L’évacuation peut sembler momentanément satisfaisante, mais elle maintient le moteur émotionnel en marche. Cela renforce un cycle de négativité, conduisant potentiellement à une agression accrue au fil du temps. Les recherches suggèrent que ce « sentiment de bien-être » provoqué par la ventilation ne fait que renforcer les tendances agressives à long terme.
Trouver le calme au milieu du chaos
L’étude a examiné diverses stratégies de gestion de la colère, allant des thérapies cognitivo-comportementales (TCC) traditionnelles à des moyens plus physiques comme l’exercice et même les salles de rage. Les résultats étaient clairs : les activités apaisantes réduisaient systématiquement les niveaux de colère.
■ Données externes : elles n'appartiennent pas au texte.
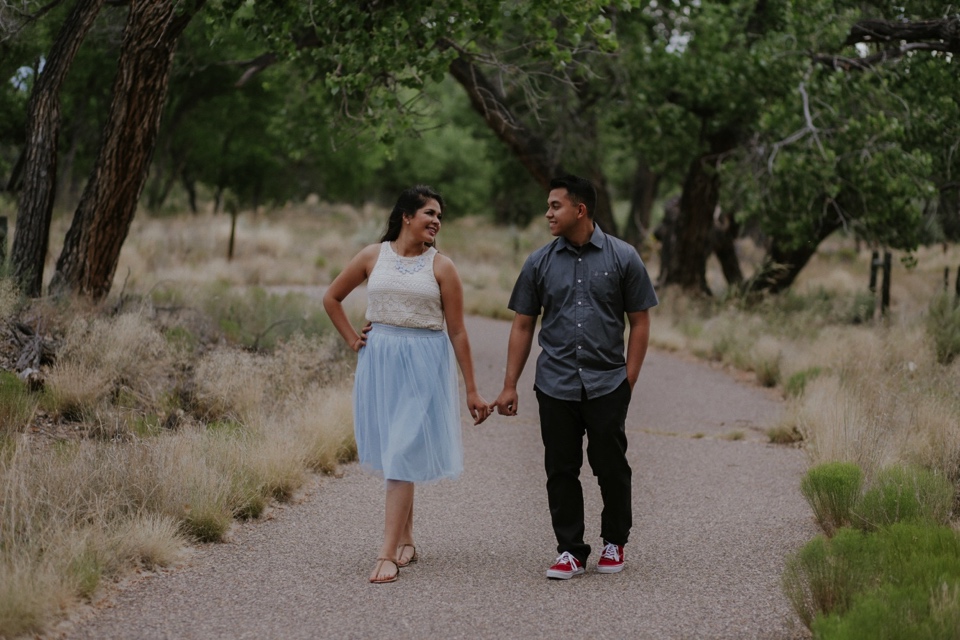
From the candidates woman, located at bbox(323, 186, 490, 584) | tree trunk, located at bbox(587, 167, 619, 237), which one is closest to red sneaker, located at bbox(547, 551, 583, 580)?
woman, located at bbox(323, 186, 490, 584)

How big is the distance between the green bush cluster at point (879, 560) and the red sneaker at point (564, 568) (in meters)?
1.13

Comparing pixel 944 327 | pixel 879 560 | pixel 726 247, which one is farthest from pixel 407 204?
A: pixel 726 247

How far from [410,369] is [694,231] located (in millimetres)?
15111

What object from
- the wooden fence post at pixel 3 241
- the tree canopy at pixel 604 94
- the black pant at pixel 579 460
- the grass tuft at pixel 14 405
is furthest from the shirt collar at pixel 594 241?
the wooden fence post at pixel 3 241

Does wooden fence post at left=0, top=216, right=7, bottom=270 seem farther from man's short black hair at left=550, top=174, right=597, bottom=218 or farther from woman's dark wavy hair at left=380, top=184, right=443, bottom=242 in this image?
man's short black hair at left=550, top=174, right=597, bottom=218

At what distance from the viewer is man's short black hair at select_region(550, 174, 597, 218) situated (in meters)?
5.48

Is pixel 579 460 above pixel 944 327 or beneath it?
beneath

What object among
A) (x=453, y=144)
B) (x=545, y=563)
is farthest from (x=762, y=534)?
(x=453, y=144)

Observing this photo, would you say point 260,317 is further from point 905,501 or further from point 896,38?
point 905,501

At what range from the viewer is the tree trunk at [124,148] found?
1017cm

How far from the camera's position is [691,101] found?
17.3 metres

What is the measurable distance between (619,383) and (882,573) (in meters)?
1.47

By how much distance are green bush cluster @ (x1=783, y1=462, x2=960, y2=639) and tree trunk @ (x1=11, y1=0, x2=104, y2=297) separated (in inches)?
298

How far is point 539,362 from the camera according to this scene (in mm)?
5605
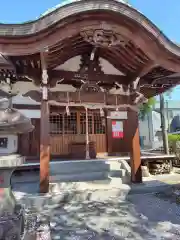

Cela comprenait des pratiques telles que :
* Yoga à débit lent
* Exercices de pleine conscience
* Relaxation musculaire progressive
* Respiration diaphragmatique profonde
* Prendre un temps mort – s’éloigner de la situation pour se regrouper
Ces méthodes fonctionnent en neutralisant l’excitation physiologique associée à la colère, en réduisant efficacement la chaleur interne plutôt que d’essayer de se défouler.
Il est intéressant de noter que même des actions simples comme compter jusqu’à dix ou prendre quelques respirations profondes peuvent être étonnamment efficaces pour calmer la réponse du corps à la colère. La bonne nouvelle est que ces techniques sont facilement accessibles et ne nécessitent pas de formation spécialisée.
Aller de l’avant : conseils pratiques pour gérer la colère
Les chercheurs soulignent que même si la TCC reste utile, le ciblage direct de l’excitation physiologique constitue un outil puissant supplémentaire pour gérer la colère. Les stratégies les plus efficaces ne doivent pas nécessairement être complexes. Donner la priorité aux techniques de relaxation dans le cadre de votre routine quotidienne peut faire une différence significative dans la façon dont vous gérez les situations frustrantes ou stressantes.
Cette recherche réfute non seulement le mythe selon lequel se défouler libère de la colère, mais met également en évidence des méthodes facilement disponibles pour cultiver la résilience émotionnelle et construire des mécanismes d’adaptation plus sains.